Rule-following starts early:
"from very early in life, girls learn to follow the specific social rules for their home and community more strictly than boys. A perfect illustration comes from studies using the “disappointment paradigm”. In these studies, children are asked to help with two tasks. They are told that they will receive a separate gift for helping with each one. Before starting, the children are given 10 toys. Each child then tells the researcher which toys she likes best and which ones she likes least in order. One toy is always broken, and naturally this is liked least by all children. After the children finish the first task, they are given one of their favorite toys. But when they finish the second task, the children are given the broken toy. What happens next? The girls smile much more than the boys. The boys look really unhappy, and sometimes even make snide comments. Importantly, this was not because the girls liked the broken toy. To prove this, in another study, some of the girls were given the broken toy in wrapping paper.

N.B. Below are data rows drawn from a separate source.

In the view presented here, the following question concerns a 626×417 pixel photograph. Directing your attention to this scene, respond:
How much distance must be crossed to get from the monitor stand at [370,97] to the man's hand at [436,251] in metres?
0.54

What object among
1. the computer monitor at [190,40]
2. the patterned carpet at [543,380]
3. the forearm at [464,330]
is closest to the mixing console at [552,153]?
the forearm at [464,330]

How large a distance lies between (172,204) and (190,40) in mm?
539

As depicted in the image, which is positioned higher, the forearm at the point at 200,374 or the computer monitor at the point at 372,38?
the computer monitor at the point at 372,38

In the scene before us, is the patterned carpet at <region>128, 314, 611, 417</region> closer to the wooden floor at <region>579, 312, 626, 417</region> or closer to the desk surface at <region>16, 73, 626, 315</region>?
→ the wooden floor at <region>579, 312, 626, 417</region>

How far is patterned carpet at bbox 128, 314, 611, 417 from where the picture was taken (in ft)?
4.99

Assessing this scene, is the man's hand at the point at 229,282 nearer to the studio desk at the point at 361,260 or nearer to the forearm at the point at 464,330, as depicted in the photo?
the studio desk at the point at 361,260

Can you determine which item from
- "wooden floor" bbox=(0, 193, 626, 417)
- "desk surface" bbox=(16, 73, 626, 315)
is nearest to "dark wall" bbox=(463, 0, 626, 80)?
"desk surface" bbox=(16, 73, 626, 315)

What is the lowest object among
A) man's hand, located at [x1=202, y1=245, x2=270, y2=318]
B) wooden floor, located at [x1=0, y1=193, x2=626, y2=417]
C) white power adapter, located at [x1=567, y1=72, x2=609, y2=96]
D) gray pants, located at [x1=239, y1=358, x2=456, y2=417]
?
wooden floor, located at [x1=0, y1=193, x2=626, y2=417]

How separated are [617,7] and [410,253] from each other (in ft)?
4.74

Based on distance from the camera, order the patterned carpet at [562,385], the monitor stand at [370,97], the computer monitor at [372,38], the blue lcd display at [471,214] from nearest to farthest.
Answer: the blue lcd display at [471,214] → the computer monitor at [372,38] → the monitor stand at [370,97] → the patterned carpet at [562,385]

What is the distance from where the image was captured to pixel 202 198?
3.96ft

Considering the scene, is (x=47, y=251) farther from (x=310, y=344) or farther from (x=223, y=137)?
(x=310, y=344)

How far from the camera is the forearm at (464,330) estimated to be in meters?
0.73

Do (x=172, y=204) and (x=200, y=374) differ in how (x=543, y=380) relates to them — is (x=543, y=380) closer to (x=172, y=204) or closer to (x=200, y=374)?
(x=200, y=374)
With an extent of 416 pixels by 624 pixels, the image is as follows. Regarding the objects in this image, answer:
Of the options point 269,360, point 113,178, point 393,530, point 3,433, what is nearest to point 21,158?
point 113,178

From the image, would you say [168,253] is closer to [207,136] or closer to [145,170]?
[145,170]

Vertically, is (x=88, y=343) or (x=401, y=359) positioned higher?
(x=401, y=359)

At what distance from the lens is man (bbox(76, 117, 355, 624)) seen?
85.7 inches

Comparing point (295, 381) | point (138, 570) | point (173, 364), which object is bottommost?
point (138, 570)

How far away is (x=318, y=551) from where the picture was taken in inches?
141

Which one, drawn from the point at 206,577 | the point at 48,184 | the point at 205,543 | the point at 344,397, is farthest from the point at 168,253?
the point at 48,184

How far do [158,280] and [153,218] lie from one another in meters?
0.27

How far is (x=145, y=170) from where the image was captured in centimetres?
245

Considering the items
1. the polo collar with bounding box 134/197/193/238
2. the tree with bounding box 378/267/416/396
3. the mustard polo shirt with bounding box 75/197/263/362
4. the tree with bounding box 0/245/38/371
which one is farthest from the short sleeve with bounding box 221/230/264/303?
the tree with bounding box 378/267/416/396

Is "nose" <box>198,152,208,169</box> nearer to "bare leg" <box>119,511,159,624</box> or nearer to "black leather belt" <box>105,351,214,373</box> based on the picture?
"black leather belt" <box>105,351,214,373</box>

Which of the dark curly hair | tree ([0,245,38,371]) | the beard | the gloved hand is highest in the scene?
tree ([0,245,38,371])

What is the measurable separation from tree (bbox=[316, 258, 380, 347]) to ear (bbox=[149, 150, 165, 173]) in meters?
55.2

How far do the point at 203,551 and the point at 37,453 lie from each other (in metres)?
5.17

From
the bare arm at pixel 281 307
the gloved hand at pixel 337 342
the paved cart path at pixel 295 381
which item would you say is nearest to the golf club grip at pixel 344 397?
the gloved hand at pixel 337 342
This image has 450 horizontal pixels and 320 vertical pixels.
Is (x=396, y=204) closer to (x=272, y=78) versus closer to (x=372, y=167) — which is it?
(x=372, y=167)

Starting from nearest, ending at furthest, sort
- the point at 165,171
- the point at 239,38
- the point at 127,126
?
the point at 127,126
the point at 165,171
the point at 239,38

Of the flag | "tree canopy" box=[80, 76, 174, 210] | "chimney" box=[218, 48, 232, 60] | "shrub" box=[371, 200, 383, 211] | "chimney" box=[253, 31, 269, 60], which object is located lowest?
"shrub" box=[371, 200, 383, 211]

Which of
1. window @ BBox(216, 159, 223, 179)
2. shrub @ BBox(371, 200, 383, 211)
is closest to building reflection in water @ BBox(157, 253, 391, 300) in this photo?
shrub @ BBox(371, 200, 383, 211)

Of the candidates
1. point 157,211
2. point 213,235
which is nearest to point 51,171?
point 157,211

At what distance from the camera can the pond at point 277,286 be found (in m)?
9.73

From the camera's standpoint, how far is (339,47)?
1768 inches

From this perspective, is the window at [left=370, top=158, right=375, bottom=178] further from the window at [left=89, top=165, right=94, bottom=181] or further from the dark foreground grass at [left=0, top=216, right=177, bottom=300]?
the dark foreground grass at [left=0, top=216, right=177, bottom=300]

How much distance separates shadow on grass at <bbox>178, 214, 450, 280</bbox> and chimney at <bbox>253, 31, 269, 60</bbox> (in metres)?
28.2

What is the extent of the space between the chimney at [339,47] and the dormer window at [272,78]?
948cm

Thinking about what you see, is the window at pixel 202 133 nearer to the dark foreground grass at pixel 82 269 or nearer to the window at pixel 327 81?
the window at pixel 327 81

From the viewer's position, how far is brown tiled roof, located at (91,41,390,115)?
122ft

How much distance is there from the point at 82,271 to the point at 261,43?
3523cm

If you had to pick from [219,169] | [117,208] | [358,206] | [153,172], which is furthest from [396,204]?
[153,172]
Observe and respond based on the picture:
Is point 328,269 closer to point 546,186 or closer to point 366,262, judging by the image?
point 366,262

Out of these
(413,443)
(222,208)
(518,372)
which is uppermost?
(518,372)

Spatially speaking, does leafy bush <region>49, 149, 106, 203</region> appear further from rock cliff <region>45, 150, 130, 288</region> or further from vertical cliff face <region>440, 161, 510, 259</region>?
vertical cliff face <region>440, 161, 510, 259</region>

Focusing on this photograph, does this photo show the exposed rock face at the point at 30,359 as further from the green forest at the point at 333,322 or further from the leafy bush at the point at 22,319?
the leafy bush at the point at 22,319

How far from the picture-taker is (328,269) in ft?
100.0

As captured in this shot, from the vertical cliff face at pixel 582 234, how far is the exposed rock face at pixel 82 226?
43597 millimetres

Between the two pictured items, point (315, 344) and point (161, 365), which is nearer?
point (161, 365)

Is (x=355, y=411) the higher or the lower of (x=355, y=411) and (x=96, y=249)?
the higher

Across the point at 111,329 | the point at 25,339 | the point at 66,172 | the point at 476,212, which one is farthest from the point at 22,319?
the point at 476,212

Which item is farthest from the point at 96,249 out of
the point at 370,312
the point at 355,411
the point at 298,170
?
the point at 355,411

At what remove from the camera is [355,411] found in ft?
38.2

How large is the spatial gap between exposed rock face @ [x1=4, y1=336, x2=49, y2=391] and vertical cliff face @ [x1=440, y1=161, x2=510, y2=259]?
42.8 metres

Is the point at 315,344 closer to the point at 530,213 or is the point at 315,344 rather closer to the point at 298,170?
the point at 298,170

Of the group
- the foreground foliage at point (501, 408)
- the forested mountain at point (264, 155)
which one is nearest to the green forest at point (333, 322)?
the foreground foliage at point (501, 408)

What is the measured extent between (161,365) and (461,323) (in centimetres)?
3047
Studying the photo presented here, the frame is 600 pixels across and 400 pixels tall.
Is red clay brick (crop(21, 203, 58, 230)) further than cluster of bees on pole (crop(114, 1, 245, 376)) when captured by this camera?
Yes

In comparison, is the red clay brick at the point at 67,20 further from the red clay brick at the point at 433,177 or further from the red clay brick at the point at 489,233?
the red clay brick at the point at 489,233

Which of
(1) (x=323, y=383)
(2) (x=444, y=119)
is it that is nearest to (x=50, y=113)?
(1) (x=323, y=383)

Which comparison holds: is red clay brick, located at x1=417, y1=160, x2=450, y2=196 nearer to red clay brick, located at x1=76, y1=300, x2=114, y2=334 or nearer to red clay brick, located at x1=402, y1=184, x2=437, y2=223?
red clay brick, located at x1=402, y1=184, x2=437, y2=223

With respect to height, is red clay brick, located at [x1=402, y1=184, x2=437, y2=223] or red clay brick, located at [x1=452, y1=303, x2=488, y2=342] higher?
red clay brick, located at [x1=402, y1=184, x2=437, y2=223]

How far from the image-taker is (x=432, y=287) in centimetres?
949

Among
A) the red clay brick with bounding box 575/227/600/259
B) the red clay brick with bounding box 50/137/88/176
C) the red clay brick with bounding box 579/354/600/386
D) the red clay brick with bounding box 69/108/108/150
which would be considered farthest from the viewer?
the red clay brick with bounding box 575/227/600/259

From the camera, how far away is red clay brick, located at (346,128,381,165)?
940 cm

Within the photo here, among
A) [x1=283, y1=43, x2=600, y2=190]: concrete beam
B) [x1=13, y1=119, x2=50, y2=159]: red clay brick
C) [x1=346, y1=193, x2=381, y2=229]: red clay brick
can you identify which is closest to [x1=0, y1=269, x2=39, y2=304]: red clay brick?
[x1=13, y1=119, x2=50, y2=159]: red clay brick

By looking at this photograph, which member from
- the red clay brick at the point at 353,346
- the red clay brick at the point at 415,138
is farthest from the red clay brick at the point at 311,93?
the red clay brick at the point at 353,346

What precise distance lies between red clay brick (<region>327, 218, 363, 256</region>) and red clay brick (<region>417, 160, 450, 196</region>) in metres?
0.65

They unwrapped it later when they were alone. Videotapes of their expressions show that these girls were not happy: They smiled less and exhibited more negative expressions than girls who unwrapped the broken toy while the experimenter stood there. Girls are simply more polite than boys."
"Politeness involves words too. To be polite when engaged in conversation, you need to follow several rules. First, you must listen carefully to what the other person is saying and wait until they are finished before speaking yourself. Second, you have to affirm and be positive about what the other person is saying. Third, if necessary, you must present possibly contradictory ideas in a soft way. For example, if you think that you have a better idea, you might say, “Maybe this is right.” Or if you want the other person to do something they don’t want to do, you might say, “Shouldn’t we do this?” Fourth, it is helpful to include lots of expressions such as “thank you” and “sorry” to show how much you value the other person’s efforts. Fifth, competitive language must be avoided. It is not polite to issue orders, make threats, boast about how good you are, or criticize the other person."
"I believe that part of what motivates girls and women to be more polite is that politeness helps avert conflict. Whether a conflict already has begun to brew, or a stranger with unknown intentions appears, politeness reduces the chances of danger. It decreases the probability that a woman will find herself at odds with someone who is right in front of her and could potentially do her harm."
"What seems more probable is that women are more sensitive than men to any type of offensive behavior—their own or another’s. Why? I believe any sign of offensive behavior signals potential danger. A woman doesn’t want to instigate a fight, and she surely doesn’t want to be the victim."
The next chapter, chapter 6, addresses female intrasexual competition:
"Femininity aside, a woman has to compete. Because women have been victims and subordinate to men for so long, women’s strategies simply have been overlooked. Men, who typically hold more power, pay less attention to those who are subordinate. Meanwhile, women, who are generally subordinate members of society, keep a low profile so they won’t be hurt by those in power. A woman’s primary competitors are unrelated women, because these are the people who share the same goals. Women must compete against other women."